##### ÜBUNGSTEXT #####

Nun, da alle juristischen Klippen überwunden waren und der Wettkampf zwischen dem Team Alinghi und Herausforderer BMW Oracle am Montag tatsächlich hätte beginnen sollen, wurde das erste Kräftemessen wegen fehlender Winde auf Mittwoch verschoben.

Auch in Lausanne wird man am Mittwoch gebannt nach Valencia schauen, denn die Eidgenössische Technische Hochschule Lausanne (ETHL) ist an vorderster Front am Alinghi-Projekt beteiligt.

Insgesamt arbeiten sechs wissenschaftliche Institute der ETH Lausanne an der Entwicklung des Alinghi-Bootes mit.

Nach zwei noch recht traditionellen Jachten in den Wettkämpfen von 2003 und 2007 kommt in diesem Jahr der vollkommen neuartige Katamaran zum Einsatz, um an der «Formel 1 der Meere» teilzunehmen, wie die ETHL auf ihrer Homepage schreibt.

##### AUSGELESENE DATEN #####

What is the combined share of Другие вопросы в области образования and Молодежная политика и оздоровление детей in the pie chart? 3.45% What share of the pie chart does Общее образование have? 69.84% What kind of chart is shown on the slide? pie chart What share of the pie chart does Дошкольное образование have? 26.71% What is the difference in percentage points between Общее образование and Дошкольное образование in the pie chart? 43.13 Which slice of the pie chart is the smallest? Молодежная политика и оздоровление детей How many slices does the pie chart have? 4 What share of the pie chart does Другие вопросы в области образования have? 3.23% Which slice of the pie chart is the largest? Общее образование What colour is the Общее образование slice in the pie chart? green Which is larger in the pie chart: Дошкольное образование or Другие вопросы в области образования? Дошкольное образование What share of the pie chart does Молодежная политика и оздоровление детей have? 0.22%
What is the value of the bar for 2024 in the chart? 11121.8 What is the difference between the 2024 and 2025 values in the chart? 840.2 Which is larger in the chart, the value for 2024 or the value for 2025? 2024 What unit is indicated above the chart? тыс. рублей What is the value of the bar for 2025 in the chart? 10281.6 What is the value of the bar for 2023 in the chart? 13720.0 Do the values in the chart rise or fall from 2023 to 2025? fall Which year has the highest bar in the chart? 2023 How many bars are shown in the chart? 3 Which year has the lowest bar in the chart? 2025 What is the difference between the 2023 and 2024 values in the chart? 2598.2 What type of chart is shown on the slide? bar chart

#####
##### AUSGELESENE DATEN #####

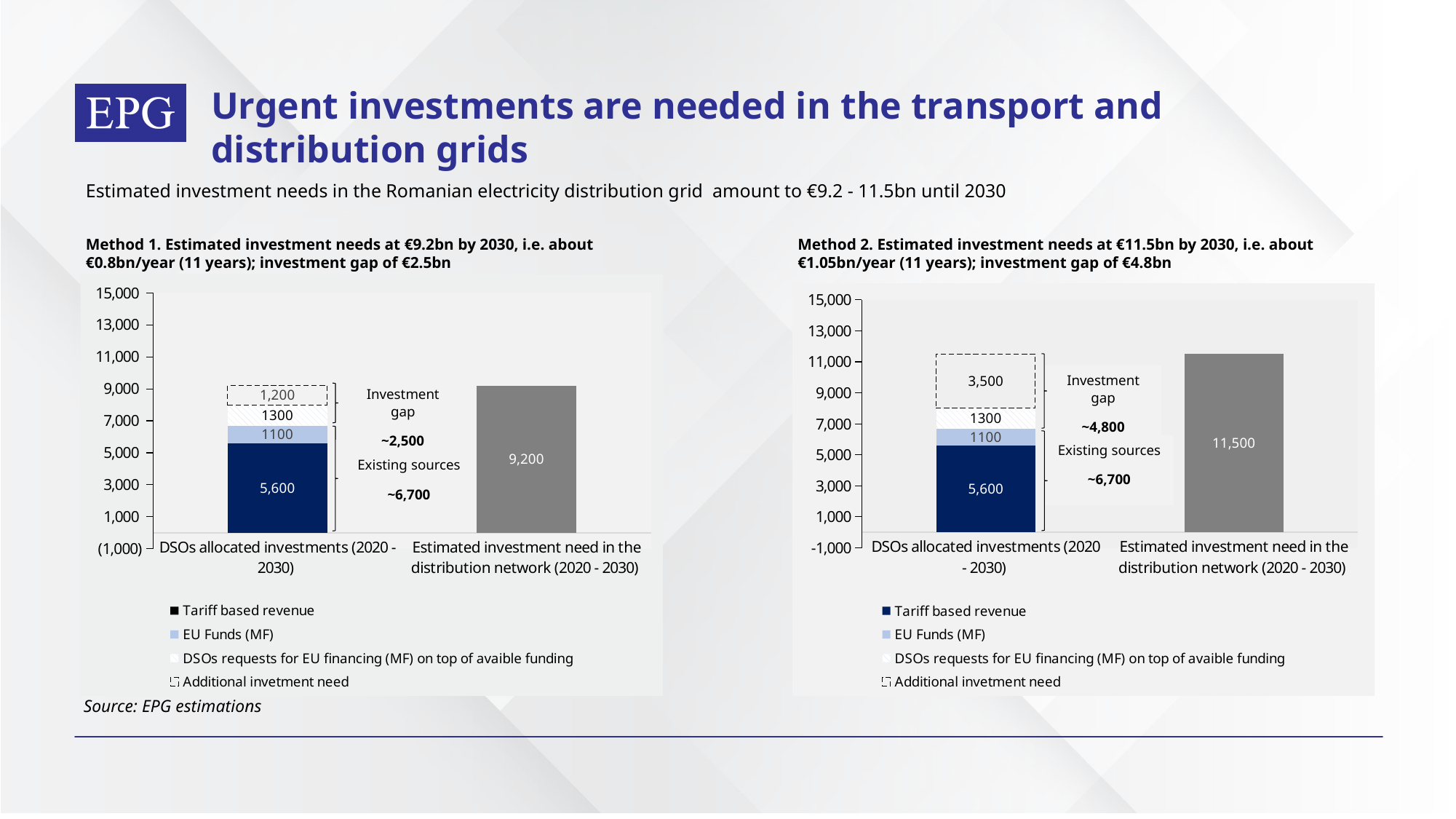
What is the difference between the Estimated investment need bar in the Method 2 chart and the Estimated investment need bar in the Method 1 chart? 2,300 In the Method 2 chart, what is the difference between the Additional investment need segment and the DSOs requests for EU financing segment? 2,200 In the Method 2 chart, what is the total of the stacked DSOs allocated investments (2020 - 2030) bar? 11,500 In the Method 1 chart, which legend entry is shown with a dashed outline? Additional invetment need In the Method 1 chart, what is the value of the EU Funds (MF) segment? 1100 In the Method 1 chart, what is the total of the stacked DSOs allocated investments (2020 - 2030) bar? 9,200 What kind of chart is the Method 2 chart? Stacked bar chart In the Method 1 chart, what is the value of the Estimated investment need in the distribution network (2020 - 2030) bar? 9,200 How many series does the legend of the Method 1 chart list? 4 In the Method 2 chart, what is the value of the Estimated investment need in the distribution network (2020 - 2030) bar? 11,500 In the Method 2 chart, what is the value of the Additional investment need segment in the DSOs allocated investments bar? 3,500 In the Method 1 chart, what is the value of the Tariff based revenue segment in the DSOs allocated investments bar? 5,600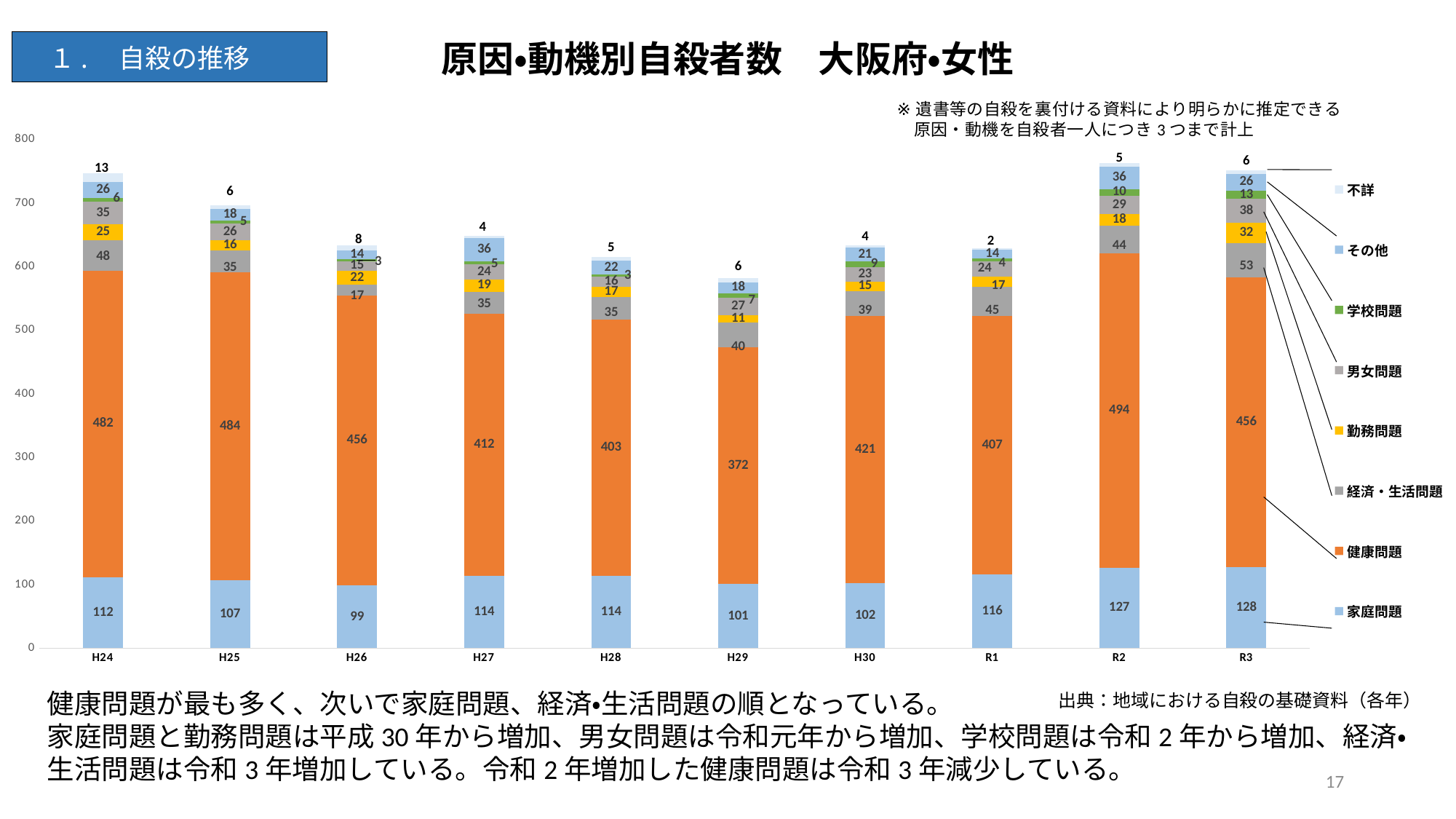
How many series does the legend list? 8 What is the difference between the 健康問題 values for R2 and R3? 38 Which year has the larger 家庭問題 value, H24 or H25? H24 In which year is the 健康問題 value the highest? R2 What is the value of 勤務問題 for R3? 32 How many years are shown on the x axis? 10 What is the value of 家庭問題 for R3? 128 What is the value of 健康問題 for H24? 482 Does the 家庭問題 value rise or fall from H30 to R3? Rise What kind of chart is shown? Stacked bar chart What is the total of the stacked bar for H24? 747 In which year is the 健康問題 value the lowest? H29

#####

> **DEINE AUFGABEN**
A. Gib den Abschnitt des Übungstexts zwischen „Nun, da alle“ und „des Alinghi-Bootes mit.“ einschließlich beider Stellen aktualisiert wieder, wobei „Mittwoch“ durch „Donnerstag“ ersetzt wird.
B. Wie viele wissenschaftliche Institute der ETH Lausanne wirken laut Übungstext an der Entwicklung des Alinghi-Bootes mit?
Die Daten haben mit dem Übungstext nichts zu tun.

> **ERWARTETE ANTWORTEN**
A.
Nun, da alle juristischen Klippen überwunden waren und der Wettkampf zwischen dem Team Alinghi und Herausforderer BMW Oracle am Montag tatsächlich hätte beginnen sollen, wurde das erste Kräftemessen wegen fehlender Winde auf Donnerstag verschoben.

Auch in Lausanne wird man am Donnerstag gebannt nach Valencia schauen, denn die Eidgenössische Technische Hochschule Lausanne (ETHL) ist an vorderster Front am Alinghi-Projekt beteiligt.

Insgesamt arbeiten sechs wissenschaftliche Institute der ETH Lausanne an der Entwicklung des Alinghi-Bootes mit.

B. Sechs Institute.